(Selected text Opens)
Government beefs up insurance fraud crackdown
Announced by Justice Secretary Chris Grayling, the package of measures includes:
- Requiring courts to throw out compensation applications in full where the claimant has been fundamentally dishonest – to stop people who have had an accident from exploiting the system by making bogus claims or grossly exaggerating the extent of their injuries
- Plans to ban lawyers from encouraging people to make claims by offering them incentives like cash or iPads
- Reducing questionable whiplash claims by improving medical assessments, ensuring they are only conducted by independent accredited professionals, and setting fixed fees for medical reports this year
- Introducing new rules this year to restrict the practice of settling whiplash claims without confirmation of the claimant’s injury
Justice Secretary Chris Grayling said: ‘We are making sure we do our bit to help drivers with the cost of running a car, and putting money back in their pockets.
‘Insurance premiums have fallen by record amounts over the past year as we have turned the tide on the compensation culture but there is more to do. We are continuing to go after the fraudsters who force up costs for honest drivers.’
Despite a fall in average insurance premiums, recent figures from the Association of British Insurers have shown that the number of dishonest motor claims increased by 34% to a record 59,900 in 2013, with a value of £811m.
However, whilst the moves were welcomed by anti-fraud firm, APU, it said that it thinks the Ministry of Justice has not gone far enough.
‘The Government needs to provide a much firmer deterrent and compel insurers, the Police and other interested parties to collaborate in the fight against fraud,’ said Neil Thomas, director of investigative services at APU Ltd.
‘As well as a zero-tolerance approach to the fraudsters themselves, there’s a desperate need for increased communication between public and private sectors, which is vital if the rise in motor fraud is to be stopped.
‘Better co-operation between police, insurance firms, law enforcement agencies and private companies, like APU, is essential when the public sector’s resources are so scarce.’
(Selected text Closes)
- Work item: In the text on the insurance fraud crackdown, by what percentage did the number of dishonest motor claims rise in 2013?
(The data Opens)
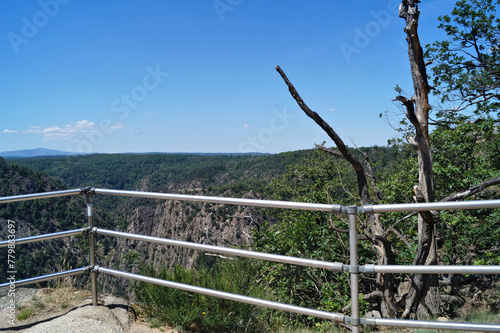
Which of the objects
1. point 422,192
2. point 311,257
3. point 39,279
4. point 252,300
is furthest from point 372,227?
point 39,279

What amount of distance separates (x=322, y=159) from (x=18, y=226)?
33071 millimetres

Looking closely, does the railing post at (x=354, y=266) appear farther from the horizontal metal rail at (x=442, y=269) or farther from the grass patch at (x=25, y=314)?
the grass patch at (x=25, y=314)

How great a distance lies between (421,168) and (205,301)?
129 inches

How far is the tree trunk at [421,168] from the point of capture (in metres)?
4.50

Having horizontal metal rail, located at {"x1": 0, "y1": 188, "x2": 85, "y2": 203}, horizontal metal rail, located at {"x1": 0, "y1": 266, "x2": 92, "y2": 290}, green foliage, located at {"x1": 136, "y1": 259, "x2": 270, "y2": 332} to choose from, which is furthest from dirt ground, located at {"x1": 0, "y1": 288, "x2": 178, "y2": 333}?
horizontal metal rail, located at {"x1": 0, "y1": 188, "x2": 85, "y2": 203}

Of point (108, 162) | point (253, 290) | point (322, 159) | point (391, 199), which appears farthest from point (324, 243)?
point (108, 162)

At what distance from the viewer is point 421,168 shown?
458 cm

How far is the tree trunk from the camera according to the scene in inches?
177

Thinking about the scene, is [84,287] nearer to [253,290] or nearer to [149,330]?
[149,330]

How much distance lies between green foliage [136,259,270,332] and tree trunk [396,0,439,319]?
2.70 meters

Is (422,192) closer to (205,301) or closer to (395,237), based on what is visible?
(395,237)

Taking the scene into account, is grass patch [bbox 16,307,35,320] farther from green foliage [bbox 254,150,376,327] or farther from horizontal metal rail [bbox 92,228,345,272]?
green foliage [bbox 254,150,376,327]

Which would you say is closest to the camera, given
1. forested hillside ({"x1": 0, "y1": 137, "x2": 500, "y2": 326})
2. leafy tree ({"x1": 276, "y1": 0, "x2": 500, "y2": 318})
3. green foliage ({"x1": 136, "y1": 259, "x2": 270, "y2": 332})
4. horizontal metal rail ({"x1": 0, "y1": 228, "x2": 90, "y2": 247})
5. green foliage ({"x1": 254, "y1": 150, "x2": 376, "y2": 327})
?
horizontal metal rail ({"x1": 0, "y1": 228, "x2": 90, "y2": 247})

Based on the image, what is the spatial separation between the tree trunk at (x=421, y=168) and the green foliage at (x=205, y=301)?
2.70m
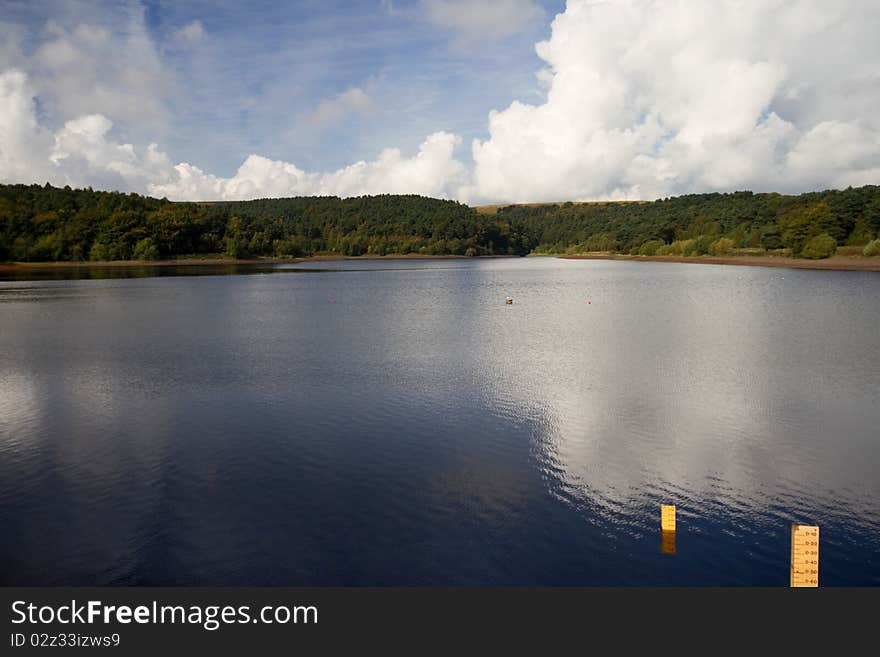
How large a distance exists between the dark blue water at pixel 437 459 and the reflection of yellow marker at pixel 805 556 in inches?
17.6

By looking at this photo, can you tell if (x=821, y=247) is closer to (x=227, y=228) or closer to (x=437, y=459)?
(x=437, y=459)

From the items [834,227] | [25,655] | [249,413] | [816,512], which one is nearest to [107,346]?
[249,413]

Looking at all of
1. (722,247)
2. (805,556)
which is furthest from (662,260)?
(805,556)

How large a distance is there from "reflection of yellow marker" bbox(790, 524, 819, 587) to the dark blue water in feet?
1.46

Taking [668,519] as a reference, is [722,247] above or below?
above

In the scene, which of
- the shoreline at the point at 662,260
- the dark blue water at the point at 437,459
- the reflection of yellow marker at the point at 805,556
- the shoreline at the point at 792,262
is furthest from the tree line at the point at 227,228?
the reflection of yellow marker at the point at 805,556

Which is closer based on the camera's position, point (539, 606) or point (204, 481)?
point (539, 606)

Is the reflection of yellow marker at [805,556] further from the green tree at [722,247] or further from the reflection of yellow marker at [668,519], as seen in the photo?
the green tree at [722,247]

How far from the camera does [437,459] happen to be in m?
16.0

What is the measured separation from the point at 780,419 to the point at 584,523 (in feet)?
32.9

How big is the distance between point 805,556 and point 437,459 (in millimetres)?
8391

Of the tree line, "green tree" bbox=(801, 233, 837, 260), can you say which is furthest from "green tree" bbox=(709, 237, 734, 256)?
"green tree" bbox=(801, 233, 837, 260)

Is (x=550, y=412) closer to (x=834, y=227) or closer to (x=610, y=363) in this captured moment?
(x=610, y=363)

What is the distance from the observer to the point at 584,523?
12.5 meters
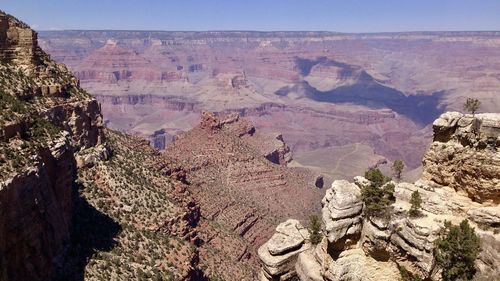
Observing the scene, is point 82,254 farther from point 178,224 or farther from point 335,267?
point 335,267

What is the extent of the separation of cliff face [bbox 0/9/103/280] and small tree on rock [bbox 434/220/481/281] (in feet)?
79.5

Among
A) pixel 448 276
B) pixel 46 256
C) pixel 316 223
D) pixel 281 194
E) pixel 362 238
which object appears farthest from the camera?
pixel 281 194

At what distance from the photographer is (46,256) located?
118 ft

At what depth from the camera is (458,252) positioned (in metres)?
22.6

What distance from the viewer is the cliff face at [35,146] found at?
31.3 metres

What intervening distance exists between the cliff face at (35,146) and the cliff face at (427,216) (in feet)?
(The data Closes)
- Response area: 34%